The event will be attended by 23 students from Kyushu University in Fukuoka, Japan, as part of the U.S. Japan Council Sen. Inouye Tomodachi Kakehashi exchange program.
Goto gave up his family name and birthright as eldest son, to sail on the S.S. City of Tokio in 1885 bound for Hawaii Island. He went to work on Soper, Wright & Co’s Ookala Plantation for $9 a month, and when his 3-year contract was fulfilled, he elected to stay and opened a store, selling general merchandise, Japanese products and medicines. Goto’s general store success and advocacy of labor led to animosity and eventual conflict with plantation staff and others.
Kato translated the inscription on a recently discovered gravestone in memory of Goto in Oiso that has provided new information on him. According to her research, Goto published a business journal in Yokohama and was involved with democracy advocates influenced by the Meiji Restoration of 1868. In Kato’s March 5 talk, titled “Deciphering the Stone: Revealing the footprints of Katsu Goto through a gravestone inscription,” she will use ukiyo-e (Japanese woodblock prints) to help visualize the town of Oiso and Goto’s early years.
A resident of Oiso, Kato has a bachelor of engineering degree from Keio University in Tokyo, Japan and a doctoral degree from the University of Hawaii at Manoa.
In 2010, the 125th anniversary of Katsu Goto’s arrival as a “first boat” immigrant, his great-nephew, Kiichi Kaya, and daughter, Toyoko Saeki, traveled from Japan to attend the annual memorial service in Honokaa. They met Patsy Iwasaki, author of the graphic novel, “Hamakua Hero, A True Plantation Story,” illustrated by Avery Berido.
Iwasaki, a professor of communication at UH-Hilo, was inspired by Goto’s story. She was also the first recipient of the Goto of Hiroshima Foundation scholarship in 1993, a project of Goto’s adopted niece, Dr. Fumiko Kaya, a hibakusha, or atomic bomb survivor.
In 2011, Iwasaki was contacted by a curator at the Bishop Museum. Her book was included in the exhibit, “Tradition and Transition: Stories of Hawaii Immigrants,” alongside Goto’s pocket watch. Iwasaki met with filmmaker Danny Miller, and they interviewed members of the Hamakua community to create two videos for the Museum exhibit.

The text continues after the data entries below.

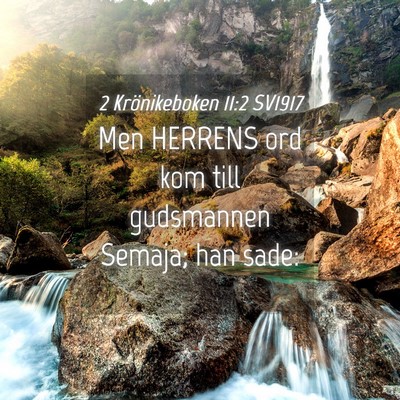 Picture 04 - 2 Krönikeboken 11:2 SV1917 - Men HERRENS ord kom till gudsmannen Semaja; han - Bible Verse Picture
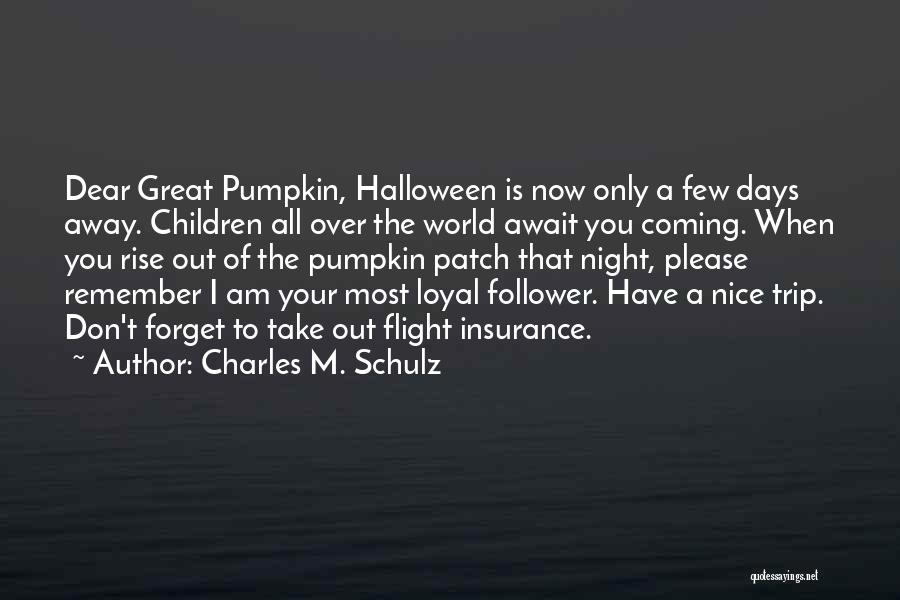 Charles M. Schulz Quotes: Dear Great Pumpkin, Halloween Is Now Only A Few Days Away. Children All Over The World Await You Coming. When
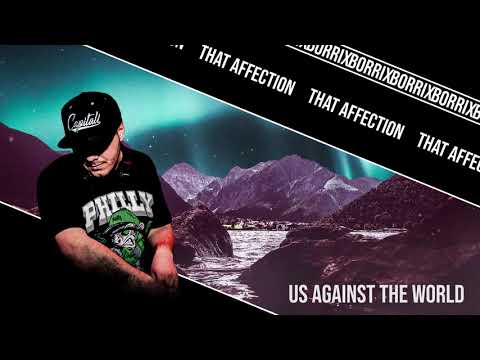 Borrix - Us Against The World (1/8 Part of Album ''That Affection'')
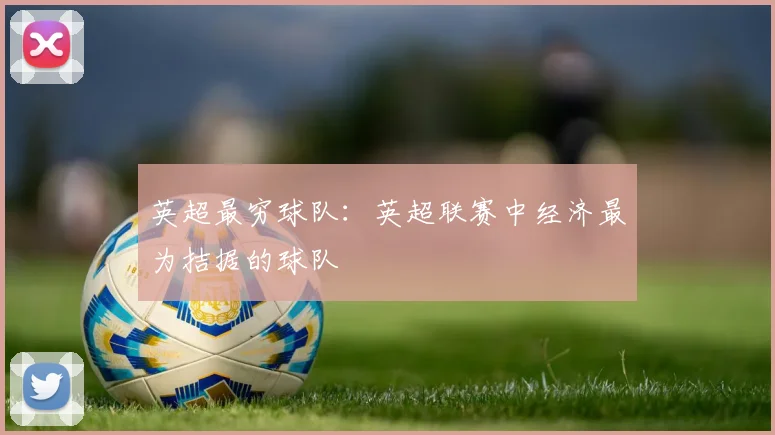 英超最穷球队：英超联赛中经济最为拮据的球队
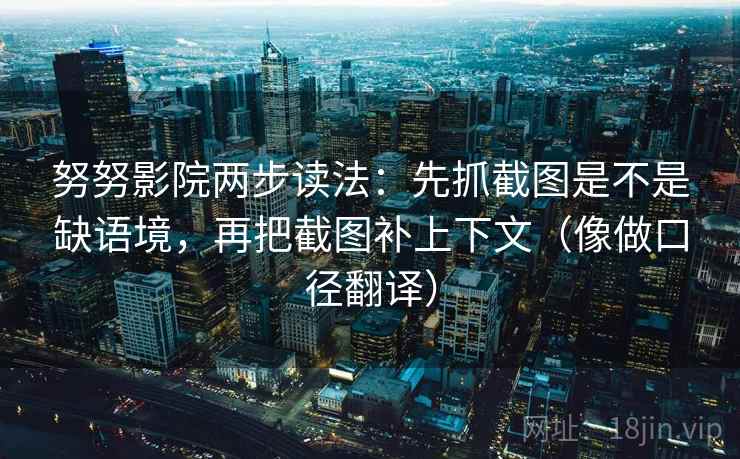 努努影院两步读法:先抓截图是不是缺语境,再把截图补上下文(像做口径翻译) 努努影院两步读法:先抓截图是不是缺语境,再把截图补上下文(像做口径翻译)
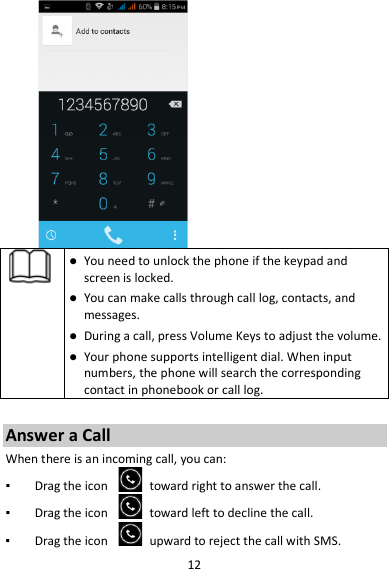 12    You need to unlock the phone if the keypad and screen is locked.  You can make calls through call log, contacts, and messages.  During a call, press Volume Keys to adjust the volume.  Your phone supports intelligent dial. When input numbers, the phone will search the corresponding contact in phonebook or call log.  Answer a Call When there is an incoming call, you can: ▪ Drag the icon   toward right to answer the call. ▪ Drag the icon   toward left to decline the call. ▪ Drag the icon   upward to reject the call with SMS.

From there, the concept of a Goto documentary grew, with financial support from the Hawaii State Legislature, YWCA, UH Diversity and Equity Initiative and others. A “living history” documentary, the film will also include reenacted scenes starring students from the UH Hilo Theatre Department, shot in historic locations around the island.
Iwasaki will present a 20-minute preview and behind-the-scenes segment of the documentary on Sunday, following Dr. Kato’s talk. Subtitled in English and Japanese, the clip has aired on Nippon Golden Network in Hawaii.
The program is free and presented as a service to the community. Attendees are invited to stay for light refreshments and talk story with the presenters and the Kyushu students.